5 Things You Need to Get IT Budget Approval

5 Things You Need to Get IT Budget Approval

5 Things You Need To Get IT Budget Approval

5 Things You Need to Get IT Budget Approval

Thinking about presenting your new IT plans to the board? You’ll need to create an IT budget proposal that the board members can stand behind and the secret behind a successful budget approval is presenting the benefits your budget brings to the business. In business terms! 

The following five things will help you get your IT budget approved. 

Statistics & Analytics

Without the numbers to back up your arguments on upcoming IT plans, you won’t get far. Prepare statistics and your analysis of the current state of business and IT solutions currently in use. This way, the board will have a reference point when you present the impact of IT on departments and the overall business.

Comparisons

Prepare relevant comparisons and how these will affect the bottom line. Your goal here is to present a valid business case that can validate IT spending, especially if you want a green light for new initiatives you might have planned. 

To increase your chances, avoid presenting overly complex plans that would drag on for several years. Such comparisons might discourage the board when they see how much money such huge projects eat up. Instead, divide your project into smaller tasks and present and compare only those you wish to implement first. Basically, pick your battles!

Risks & Solutions

Shedding some light on current risks the company is facing – whether it’s outdated backup systems, loops in cybersecurity, or lack of automation in the marketing department – will help the board understand why things have to change. 

Then present how implementations of suggested technologies and software mitigate risks. This is how Boardish can help! It helps you quantify your risks and solutions and turns it into a financial risk, something the board understands well. 

Clarity

When presenting your budget and solutions, avoid using overly technical explanations or jargon that only the IT department understands. 

The board of directors is comprised of individuals from different departments, and chances are that some of them aren’t tech-savvy. Even if they ask technical questions your answer should focus on the business side of things: how the current and proposed solution affect efficiency, scalability, flexibility, or other factors that matter to them. 

Use language that’s easy to understand and present it from a perspective that will be interesting to the board. Focus on explaining what’s in it for the business, how you’ll decrease the risks, and how your solutions will improve the bottom line and increase the value of the company. 

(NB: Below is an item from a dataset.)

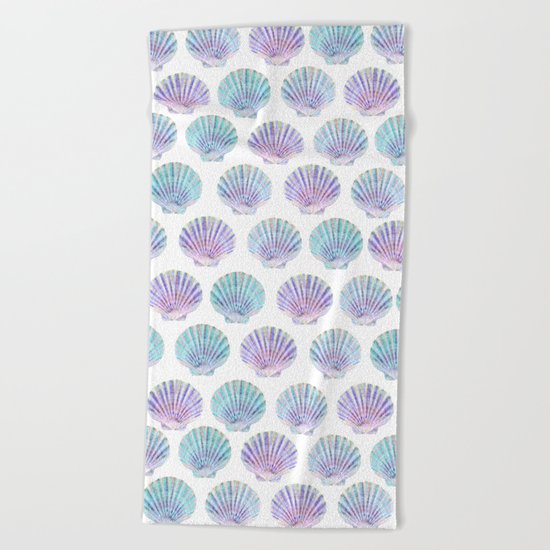 iridescent shells pattern Beach Towel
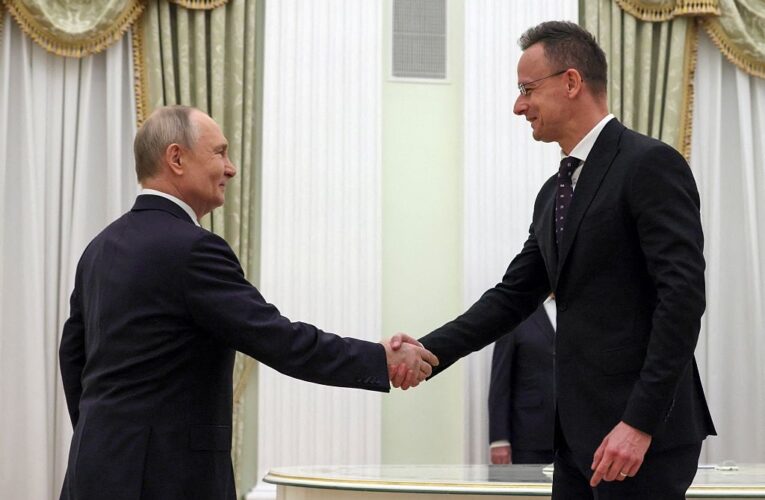 Маніпуляція полоном. Угорщина на поклоні перед РФ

For processes that might be harder to grasp, use real-life examples and analogies to get your point across. 

Backup

Only present the IT budget to the board after talking to chiefs/managers from other departments. They can tell you which operations and processes take time and resources now, and how IT solutions could help reduce the time and cost of these. This will also show the board that the budget you’re proposing is aimed towards improving operations within departments. Basically, it will show them that your solution can help save money, or earn even more. 

The success rate of your IT budget depends on the level of preparation you pour into its creation, and how you present it.